* **Challenge**
Echo the material word for word, covering the stretch from its first line through the line containing "177L251 170L240 160L225", and include both of those lines.

* **Collected data**
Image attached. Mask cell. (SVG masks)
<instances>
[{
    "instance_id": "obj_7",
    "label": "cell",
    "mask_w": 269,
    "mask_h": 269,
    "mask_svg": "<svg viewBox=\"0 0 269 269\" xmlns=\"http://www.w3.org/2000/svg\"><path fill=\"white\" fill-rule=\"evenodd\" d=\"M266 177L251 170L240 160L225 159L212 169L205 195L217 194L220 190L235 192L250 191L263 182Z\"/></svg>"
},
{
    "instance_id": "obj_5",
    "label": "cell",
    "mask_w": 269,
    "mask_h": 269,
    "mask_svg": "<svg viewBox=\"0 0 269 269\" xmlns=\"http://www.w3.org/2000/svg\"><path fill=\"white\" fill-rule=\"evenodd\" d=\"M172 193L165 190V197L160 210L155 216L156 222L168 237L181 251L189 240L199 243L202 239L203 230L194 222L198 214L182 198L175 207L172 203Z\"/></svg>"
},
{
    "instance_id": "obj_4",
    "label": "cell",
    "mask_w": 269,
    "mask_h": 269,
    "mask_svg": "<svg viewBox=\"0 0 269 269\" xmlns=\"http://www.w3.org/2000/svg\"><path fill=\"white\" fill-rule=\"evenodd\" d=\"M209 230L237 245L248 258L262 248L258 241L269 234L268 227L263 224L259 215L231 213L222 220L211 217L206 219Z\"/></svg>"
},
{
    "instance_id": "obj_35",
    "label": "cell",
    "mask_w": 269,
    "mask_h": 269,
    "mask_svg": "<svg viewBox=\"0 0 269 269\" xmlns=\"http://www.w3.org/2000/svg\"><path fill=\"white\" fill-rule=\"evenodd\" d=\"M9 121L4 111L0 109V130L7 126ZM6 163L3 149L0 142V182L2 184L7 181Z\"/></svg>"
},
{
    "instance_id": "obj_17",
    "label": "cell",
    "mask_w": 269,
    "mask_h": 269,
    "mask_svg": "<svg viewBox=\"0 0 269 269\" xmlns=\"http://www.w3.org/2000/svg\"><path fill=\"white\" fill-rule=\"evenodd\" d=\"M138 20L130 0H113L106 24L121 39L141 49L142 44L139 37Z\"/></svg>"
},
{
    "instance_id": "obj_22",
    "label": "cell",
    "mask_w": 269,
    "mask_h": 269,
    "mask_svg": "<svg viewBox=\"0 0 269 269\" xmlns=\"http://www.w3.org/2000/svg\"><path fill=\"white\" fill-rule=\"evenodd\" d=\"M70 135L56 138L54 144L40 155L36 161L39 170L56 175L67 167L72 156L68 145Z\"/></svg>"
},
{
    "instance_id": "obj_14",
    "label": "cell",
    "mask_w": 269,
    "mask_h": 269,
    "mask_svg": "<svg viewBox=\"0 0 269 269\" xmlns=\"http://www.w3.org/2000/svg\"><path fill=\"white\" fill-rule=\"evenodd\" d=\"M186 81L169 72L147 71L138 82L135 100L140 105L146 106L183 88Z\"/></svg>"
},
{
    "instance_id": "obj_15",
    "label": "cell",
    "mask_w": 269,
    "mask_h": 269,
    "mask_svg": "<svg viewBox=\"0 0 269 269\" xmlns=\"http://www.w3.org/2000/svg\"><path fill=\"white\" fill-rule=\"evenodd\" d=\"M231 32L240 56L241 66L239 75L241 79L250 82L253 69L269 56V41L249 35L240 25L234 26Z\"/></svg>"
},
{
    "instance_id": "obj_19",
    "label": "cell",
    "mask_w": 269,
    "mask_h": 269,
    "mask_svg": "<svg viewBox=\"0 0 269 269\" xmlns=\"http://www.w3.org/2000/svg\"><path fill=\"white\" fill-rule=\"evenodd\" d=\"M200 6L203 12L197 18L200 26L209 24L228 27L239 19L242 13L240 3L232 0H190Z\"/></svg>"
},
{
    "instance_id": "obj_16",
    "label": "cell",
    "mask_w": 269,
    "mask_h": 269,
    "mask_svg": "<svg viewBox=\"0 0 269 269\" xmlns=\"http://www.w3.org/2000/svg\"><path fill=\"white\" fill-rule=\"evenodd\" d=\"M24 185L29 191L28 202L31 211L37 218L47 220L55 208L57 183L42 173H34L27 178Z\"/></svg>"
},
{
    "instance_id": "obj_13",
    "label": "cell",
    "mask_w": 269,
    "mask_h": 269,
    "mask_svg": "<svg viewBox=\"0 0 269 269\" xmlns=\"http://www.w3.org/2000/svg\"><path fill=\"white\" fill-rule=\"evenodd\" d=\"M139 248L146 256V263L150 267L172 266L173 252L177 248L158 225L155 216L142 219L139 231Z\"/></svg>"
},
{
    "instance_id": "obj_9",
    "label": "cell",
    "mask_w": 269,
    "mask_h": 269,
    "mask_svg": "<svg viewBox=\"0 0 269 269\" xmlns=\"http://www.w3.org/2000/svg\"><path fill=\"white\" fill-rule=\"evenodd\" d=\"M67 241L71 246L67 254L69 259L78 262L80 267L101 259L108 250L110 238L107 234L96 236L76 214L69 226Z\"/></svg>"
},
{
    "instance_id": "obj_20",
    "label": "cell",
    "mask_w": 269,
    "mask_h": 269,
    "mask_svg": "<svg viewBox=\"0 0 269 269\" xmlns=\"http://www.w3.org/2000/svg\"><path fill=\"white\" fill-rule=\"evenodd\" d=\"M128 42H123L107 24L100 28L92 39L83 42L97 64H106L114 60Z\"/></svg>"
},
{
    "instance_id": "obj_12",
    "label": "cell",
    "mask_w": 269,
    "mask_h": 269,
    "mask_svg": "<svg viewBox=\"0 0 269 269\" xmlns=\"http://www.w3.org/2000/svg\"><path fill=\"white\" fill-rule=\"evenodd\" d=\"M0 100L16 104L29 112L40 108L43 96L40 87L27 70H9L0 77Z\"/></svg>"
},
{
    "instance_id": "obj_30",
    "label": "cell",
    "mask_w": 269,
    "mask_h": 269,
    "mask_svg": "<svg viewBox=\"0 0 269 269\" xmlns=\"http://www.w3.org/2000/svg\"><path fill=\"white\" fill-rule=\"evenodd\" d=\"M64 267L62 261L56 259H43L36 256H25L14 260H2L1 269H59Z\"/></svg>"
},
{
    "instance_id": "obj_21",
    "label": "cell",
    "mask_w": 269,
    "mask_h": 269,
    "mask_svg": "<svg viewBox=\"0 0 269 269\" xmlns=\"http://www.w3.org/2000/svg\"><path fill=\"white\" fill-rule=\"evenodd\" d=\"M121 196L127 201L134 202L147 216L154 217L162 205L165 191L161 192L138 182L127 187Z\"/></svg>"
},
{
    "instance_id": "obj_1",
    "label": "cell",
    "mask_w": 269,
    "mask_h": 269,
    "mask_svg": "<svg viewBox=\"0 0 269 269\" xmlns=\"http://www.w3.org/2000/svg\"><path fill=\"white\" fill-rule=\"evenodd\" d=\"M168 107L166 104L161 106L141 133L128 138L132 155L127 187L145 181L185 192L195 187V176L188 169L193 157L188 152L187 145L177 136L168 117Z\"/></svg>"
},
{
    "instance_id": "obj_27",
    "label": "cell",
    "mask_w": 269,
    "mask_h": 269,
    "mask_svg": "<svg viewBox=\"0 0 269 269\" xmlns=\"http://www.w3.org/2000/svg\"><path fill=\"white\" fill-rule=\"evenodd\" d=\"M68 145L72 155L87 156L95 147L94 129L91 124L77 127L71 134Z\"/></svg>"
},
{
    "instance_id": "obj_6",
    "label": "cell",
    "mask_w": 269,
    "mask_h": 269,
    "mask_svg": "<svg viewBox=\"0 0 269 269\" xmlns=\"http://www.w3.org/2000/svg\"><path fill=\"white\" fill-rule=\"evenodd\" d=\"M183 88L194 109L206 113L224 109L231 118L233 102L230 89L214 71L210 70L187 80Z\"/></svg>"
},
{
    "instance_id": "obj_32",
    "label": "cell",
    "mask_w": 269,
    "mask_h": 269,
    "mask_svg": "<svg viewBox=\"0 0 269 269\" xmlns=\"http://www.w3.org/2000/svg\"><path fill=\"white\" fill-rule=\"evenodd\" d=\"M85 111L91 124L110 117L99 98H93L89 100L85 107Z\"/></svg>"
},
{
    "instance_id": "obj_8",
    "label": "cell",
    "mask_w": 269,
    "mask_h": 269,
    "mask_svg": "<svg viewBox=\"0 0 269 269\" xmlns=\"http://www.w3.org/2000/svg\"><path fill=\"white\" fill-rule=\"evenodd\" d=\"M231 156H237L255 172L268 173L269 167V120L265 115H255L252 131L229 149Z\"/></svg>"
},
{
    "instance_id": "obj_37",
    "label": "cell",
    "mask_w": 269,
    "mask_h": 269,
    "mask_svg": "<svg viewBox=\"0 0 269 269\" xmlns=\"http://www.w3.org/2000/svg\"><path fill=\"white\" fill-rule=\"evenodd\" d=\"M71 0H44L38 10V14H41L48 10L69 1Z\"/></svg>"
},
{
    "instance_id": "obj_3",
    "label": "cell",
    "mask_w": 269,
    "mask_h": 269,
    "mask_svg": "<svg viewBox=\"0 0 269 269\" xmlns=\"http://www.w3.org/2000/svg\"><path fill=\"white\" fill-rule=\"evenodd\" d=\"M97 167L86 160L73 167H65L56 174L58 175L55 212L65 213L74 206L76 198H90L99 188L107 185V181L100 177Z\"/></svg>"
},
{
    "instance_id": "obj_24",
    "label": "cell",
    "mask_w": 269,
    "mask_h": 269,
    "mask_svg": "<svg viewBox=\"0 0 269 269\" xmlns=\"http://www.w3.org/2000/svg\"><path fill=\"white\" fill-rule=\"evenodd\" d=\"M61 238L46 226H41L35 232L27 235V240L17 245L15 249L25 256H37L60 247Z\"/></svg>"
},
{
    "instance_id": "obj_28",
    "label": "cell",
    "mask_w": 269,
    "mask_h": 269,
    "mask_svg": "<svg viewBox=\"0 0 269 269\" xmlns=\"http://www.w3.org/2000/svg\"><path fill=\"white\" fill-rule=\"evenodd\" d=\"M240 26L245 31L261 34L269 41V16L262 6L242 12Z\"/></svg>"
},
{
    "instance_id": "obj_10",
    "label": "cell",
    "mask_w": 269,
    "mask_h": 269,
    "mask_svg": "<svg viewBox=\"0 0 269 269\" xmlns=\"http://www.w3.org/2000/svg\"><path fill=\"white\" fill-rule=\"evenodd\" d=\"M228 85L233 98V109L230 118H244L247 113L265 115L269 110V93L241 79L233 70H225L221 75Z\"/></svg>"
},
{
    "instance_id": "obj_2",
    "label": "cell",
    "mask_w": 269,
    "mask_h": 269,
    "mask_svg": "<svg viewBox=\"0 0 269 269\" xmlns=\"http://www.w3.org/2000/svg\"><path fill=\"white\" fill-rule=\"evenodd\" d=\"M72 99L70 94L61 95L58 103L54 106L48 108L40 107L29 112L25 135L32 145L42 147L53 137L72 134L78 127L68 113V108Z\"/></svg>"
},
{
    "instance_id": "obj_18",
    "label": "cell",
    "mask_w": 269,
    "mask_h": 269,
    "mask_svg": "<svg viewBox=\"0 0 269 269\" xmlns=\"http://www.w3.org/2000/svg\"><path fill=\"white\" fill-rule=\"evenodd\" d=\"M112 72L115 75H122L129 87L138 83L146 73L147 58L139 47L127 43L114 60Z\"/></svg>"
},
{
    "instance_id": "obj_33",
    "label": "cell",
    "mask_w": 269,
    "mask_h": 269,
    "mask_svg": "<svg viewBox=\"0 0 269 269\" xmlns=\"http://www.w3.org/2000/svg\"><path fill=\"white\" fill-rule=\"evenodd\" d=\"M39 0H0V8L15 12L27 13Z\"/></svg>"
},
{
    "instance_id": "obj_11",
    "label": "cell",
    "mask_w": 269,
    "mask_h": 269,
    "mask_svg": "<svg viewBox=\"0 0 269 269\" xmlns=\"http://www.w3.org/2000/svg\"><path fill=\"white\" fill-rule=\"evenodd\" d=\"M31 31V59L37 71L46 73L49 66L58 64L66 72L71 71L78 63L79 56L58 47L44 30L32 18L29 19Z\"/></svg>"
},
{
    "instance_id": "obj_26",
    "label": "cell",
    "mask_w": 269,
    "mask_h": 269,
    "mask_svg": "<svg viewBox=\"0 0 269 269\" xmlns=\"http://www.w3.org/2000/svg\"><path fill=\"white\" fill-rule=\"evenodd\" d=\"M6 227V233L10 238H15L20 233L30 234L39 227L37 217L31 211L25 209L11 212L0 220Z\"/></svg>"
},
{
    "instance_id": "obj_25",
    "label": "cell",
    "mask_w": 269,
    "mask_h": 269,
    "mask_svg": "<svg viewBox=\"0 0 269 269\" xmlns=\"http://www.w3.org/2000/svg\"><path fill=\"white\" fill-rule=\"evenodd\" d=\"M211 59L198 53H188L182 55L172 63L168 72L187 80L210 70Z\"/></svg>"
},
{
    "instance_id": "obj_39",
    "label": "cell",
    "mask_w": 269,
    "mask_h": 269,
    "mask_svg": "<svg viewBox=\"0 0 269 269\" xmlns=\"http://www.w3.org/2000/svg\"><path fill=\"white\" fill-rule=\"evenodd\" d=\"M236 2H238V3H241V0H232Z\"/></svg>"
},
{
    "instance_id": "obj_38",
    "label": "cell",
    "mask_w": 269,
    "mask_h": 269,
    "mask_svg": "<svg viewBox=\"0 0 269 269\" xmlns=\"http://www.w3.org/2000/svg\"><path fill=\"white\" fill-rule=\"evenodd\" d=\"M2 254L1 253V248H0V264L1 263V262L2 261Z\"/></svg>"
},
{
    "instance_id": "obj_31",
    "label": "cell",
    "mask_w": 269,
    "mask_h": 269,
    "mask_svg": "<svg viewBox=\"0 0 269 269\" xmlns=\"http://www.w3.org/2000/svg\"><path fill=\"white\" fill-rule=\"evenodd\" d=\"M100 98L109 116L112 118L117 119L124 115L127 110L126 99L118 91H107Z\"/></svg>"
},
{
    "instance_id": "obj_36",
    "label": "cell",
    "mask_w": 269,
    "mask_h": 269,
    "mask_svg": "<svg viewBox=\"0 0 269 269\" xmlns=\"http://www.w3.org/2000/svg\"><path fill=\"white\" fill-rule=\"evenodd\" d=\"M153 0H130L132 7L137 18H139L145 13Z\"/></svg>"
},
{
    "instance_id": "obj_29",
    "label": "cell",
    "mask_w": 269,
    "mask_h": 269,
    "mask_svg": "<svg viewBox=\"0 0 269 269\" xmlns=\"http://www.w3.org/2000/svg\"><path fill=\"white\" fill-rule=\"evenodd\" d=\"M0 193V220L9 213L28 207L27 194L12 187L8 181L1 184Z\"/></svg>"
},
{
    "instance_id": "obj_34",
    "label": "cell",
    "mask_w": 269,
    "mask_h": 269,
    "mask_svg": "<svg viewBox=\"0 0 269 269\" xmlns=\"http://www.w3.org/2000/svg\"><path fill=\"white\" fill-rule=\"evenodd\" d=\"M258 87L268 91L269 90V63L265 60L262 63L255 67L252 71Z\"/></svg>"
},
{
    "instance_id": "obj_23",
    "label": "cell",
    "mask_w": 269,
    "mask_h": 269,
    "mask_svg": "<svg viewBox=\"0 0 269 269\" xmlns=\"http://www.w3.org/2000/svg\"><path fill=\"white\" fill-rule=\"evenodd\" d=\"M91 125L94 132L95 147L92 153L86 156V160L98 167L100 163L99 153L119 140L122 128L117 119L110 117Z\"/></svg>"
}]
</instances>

* **Completed exercise**
Image attached. Mask cell. (SVG masks)
<instances>
[{
    "instance_id": "obj_7",
    "label": "cell",
    "mask_w": 269,
    "mask_h": 269,
    "mask_svg": "<svg viewBox=\"0 0 269 269\" xmlns=\"http://www.w3.org/2000/svg\"><path fill=\"white\" fill-rule=\"evenodd\" d=\"M266 177L251 170L240 160L225 159L212 169L205 195L217 194L220 190L235 192L250 191L263 182Z\"/></svg>"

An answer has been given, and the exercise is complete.